** Testo dell'esercizio **
........

Otto conversazioni-isole-istanti, non interviste, sottolinea l’autore, ma congiunzioni-legami, ispirate al dialogo platonico, cioè a quel modo di generare conoscenza e di far crescere un’idea attraverso l’interlocuzione, il logos, costruendo in maniera corale il discorso.
Dialoghi raccolti da Cisternino in un arco di tempo trentennale confrontandosi con compagni di viaggio assolutamente rari, preziosi e indispensabili per la vita di Luigi Nono. Una sorta di “diario veneziano” che contiene direzioni plurime, un libro “curvo” per l’appunto, dalla cui lettura emerge proprio quella stessa pratica creativa e di vita peculiare del compositore, quella di “intelligere insieme”, del gettare ponti di relazione verso l’Altro, come condizione necessaria per avanzare lungo la rotta ignota.
Un progetto editoriale quindi forse fisiologico, un’emergenza di far ascoltare il canto dell’arcipelago di isole tutte inesorabilmente unite dal mare sonoro noniano, un libro urgente, vivo, necessario e assolutamente appassionante. Un procedere collettivo, sistemico, dove il lettore stesso è coinvolto nella scoperta continua di nuovi punti di approdo del suo pensiero.

........

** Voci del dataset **
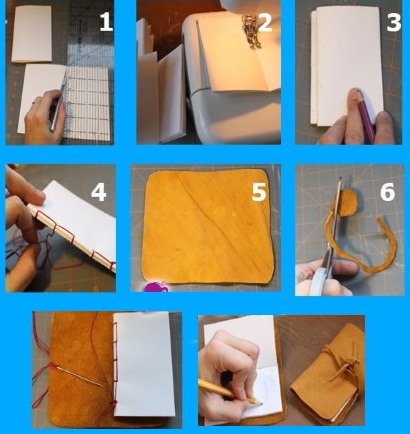 1
2
3
4
5
6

........

** Consegne **
1. Trascrivi, per favore, il passo del testo su Luigi Nono da "Un progetto editoriale" fino a "del suo pensiero." incluso, senza cambiare nulla.
2. Stabilisci se ciascuna affermazione concorda con il testo su Luigi Nono: (a) le conversazioni sono state raccolte nell'arco di trent'anni; (b) l'autore presenta le conversazioni come interviste; (c) il lettore rimane estraneo alla scoperta. Rispondi sì o no a ognuna, citando alla lettera le parole del testo che lo decidono.

** Risposte per punto **
1.
Un progetto editoriale quindi forse fisiologico, un’emergenza di far ascoltare il canto dell’arcipelago di isole tutte inesorabilmente unite dal mare sonoro noniano, un libro urgente, vivo, necessario e assolutamente appassionante. Un procedere collettivo, sistemico, dove il lettore stesso è coinvolto nella scoperta continua di nuovi punti di approdo del suo pensiero.

2.
(a) Sì: "in un arco di tempo trentennale".
(b) No: "non interviste, sottolinea l’autore".
(c) No: "dove il lettore stesso è coinvolto nella scoperta continua".